Default: archive after reading, do not keep re-reading inbox mail.

Archive path:

<workspace>/.agent-mailbox/archive/

This keeps the inbox small and token cost low.

Good uses

  • low-noise cross-agent operational note
  • temporary warning for other workspaces
  • lightweight fanout without chat delivery
  • “FYI only” advisory
  • coordination hint that does not belong in long-term memory yet
  • local best-effort sharing of small, non-urgent context

Avoid

  • secrets unless truly necessary
  • large documents
  • durable memory that belongs in MEMORY.md or memory/YYYY-MM-DD.md
  • real-time urgent alerts that should use actual messaging
  • any design that assumes guaranteed delivery
  • any design that expects mailbox files to trigger automatic execution
  • any claim of cloud sync, webhook transport, or remote callback support

Recommended AGENTS.md snippet

You can paste this into a workspace's AGENTS.md:

### 📬 Lightweight Mailbox Check

If this workspace has `.agent-mailbox/inbox/`, do a **very light mailbox check** before starting normal task work:

1. Look at only the newest **1-3** mail files
2. Read only what is needed to identify relevance
3. Compress relevant mail into a very short working summary
4. Archive processed mail so inbox stays small
5. Do **not** rebroadcast, auto-reply, or dump all mail into long-term memory

Think of mailbox items as lightweight internal coordination hints, not chat messages and not permanent memory.

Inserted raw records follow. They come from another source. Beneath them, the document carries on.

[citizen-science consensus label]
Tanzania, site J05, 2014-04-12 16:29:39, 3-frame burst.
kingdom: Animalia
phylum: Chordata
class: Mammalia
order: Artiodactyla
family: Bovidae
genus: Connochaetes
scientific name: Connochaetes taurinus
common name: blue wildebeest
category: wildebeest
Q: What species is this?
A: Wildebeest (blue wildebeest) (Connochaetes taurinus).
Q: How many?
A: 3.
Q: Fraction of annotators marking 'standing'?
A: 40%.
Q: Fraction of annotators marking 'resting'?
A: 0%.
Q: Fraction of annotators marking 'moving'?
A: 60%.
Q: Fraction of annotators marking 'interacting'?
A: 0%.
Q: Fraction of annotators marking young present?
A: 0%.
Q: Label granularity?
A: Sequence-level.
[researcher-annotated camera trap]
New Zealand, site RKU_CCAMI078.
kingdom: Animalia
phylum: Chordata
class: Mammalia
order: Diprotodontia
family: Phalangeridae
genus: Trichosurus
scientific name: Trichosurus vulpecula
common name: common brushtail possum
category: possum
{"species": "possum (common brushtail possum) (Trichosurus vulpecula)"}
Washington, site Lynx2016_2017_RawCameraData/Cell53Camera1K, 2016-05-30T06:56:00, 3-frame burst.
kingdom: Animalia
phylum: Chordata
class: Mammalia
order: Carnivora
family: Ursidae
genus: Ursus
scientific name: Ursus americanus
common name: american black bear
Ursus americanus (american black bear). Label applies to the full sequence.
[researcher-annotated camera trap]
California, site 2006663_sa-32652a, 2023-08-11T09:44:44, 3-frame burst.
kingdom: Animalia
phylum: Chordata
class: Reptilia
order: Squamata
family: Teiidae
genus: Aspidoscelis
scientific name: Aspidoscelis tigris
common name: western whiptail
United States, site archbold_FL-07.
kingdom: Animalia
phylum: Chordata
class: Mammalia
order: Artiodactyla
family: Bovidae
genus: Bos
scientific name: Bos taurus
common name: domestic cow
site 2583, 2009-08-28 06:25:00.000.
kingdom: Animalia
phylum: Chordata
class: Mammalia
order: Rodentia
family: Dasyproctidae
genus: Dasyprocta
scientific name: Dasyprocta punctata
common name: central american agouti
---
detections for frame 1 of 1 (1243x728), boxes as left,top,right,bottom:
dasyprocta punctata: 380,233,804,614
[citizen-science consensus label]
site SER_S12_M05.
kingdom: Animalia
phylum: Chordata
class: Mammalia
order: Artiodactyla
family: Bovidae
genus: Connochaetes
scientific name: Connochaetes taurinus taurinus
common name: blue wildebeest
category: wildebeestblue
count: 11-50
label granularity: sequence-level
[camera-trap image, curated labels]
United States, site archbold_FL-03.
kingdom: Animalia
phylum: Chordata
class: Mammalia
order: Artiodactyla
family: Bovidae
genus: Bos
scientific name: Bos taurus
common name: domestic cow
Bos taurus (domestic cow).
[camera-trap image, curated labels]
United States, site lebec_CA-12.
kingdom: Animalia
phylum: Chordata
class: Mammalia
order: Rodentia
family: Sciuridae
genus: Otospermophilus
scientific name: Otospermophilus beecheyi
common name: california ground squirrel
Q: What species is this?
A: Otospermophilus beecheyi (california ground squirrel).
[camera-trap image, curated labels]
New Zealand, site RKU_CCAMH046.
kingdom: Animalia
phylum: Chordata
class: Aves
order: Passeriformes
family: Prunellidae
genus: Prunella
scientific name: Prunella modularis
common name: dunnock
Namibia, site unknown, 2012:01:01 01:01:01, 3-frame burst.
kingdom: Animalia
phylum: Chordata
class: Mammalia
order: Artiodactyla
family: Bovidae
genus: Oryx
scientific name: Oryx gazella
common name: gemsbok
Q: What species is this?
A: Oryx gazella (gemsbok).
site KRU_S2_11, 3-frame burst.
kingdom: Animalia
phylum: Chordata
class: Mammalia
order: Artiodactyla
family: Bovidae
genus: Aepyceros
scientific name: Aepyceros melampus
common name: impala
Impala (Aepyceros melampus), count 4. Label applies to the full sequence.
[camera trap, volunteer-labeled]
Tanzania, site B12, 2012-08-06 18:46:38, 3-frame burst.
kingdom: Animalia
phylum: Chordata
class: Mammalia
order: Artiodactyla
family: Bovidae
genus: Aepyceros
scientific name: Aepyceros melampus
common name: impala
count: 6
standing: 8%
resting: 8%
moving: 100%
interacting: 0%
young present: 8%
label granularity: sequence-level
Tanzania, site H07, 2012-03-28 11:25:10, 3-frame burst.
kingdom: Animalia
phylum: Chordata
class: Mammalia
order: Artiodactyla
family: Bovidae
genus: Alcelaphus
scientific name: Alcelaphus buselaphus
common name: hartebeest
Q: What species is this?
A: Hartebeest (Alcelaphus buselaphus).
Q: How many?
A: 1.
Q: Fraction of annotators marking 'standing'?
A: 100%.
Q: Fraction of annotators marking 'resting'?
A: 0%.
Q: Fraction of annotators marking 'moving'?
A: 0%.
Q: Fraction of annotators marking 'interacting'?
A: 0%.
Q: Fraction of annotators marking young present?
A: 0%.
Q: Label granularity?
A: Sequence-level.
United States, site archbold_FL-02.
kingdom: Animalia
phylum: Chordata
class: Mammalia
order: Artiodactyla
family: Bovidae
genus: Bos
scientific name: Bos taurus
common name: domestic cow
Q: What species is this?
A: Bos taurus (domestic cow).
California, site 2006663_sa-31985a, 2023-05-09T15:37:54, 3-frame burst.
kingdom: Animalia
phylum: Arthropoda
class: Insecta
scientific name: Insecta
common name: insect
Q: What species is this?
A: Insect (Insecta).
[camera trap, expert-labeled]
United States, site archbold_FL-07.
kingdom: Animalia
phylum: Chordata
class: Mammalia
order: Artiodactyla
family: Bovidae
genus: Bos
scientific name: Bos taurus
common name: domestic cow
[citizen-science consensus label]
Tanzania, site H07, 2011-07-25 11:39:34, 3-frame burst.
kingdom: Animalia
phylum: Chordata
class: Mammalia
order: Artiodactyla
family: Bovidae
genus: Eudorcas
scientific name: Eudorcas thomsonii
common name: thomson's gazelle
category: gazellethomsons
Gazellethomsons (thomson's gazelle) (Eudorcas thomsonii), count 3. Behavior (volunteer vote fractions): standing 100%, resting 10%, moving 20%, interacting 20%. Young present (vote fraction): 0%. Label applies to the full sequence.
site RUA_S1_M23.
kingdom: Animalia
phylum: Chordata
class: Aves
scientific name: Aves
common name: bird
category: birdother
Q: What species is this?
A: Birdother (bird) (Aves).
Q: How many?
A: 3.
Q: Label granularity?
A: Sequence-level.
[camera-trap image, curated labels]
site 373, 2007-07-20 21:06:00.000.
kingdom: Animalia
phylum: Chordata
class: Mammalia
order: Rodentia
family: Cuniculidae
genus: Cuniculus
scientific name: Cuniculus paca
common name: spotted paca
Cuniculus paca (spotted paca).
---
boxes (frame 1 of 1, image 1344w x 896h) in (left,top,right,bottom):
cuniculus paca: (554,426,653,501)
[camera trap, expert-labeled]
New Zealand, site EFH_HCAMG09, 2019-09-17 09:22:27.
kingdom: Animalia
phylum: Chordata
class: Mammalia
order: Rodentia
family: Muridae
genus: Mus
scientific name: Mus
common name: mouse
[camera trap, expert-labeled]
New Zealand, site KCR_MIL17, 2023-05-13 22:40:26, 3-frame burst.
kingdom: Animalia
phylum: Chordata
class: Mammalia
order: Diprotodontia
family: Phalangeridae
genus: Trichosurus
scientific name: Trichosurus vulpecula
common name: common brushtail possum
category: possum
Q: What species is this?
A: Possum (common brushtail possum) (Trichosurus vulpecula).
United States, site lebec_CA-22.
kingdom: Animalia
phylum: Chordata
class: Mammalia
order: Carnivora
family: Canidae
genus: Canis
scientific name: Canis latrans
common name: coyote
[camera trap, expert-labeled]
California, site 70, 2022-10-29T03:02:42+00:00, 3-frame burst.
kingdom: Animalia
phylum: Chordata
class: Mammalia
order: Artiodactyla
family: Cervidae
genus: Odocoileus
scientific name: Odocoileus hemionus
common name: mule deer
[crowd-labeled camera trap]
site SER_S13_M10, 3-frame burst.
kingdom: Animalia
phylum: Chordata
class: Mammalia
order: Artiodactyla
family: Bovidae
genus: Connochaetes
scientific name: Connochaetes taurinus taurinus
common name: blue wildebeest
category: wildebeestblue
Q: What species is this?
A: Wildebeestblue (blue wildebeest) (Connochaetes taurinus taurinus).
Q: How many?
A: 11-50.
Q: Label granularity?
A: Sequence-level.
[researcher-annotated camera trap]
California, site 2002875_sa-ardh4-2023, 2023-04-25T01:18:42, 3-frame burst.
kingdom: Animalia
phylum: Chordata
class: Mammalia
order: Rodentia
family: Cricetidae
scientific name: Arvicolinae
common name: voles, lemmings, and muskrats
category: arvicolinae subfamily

Minimal receive command pattern

Use this minimal pattern when an agent wants to consume mailbox items manually from shell.

This pattern is intentionally local and conservative: inspect, summarize, archive. It should not be extended into automatic execution of mailbox contents.

MAIL=$(./skills/agent-mailbox/scripts/list-mailbox.sh . 1 | head -n 1)
if [ -n "$MAIL" ]; then
  sed -n '1,40p' "$MAIL"
  ./skills/agent-mailbox/scripts/archive-mailbox.sh "$MAIL" >/dev/null
fi

Use this behavior convention:

  • check only the newest mail first
  • read only enough to judge relevance
  • archive immediately after processing
  • keep inbox small

If you need a slightly broader pass, read up to 3 mails:

./skills/agent-mailbox/scripts/list-mailbox.sh . 3

Scripts

Use bundled scripts when possible:

  • scripts/init-mailbox.sh — initialize a mailbox in a workspace
  • scripts/send-mailbox.sh — fan out mail to mailbox-enabled workspaces
  • scripts/list-mailbox.sh — list local inbox mail
  • scripts/archive-mailbox.sh — archive a consumed mail file
  • scripts/cleanup-mailbox.sh — prune old archive files

Read the script directly if you need to inspect or change behavior.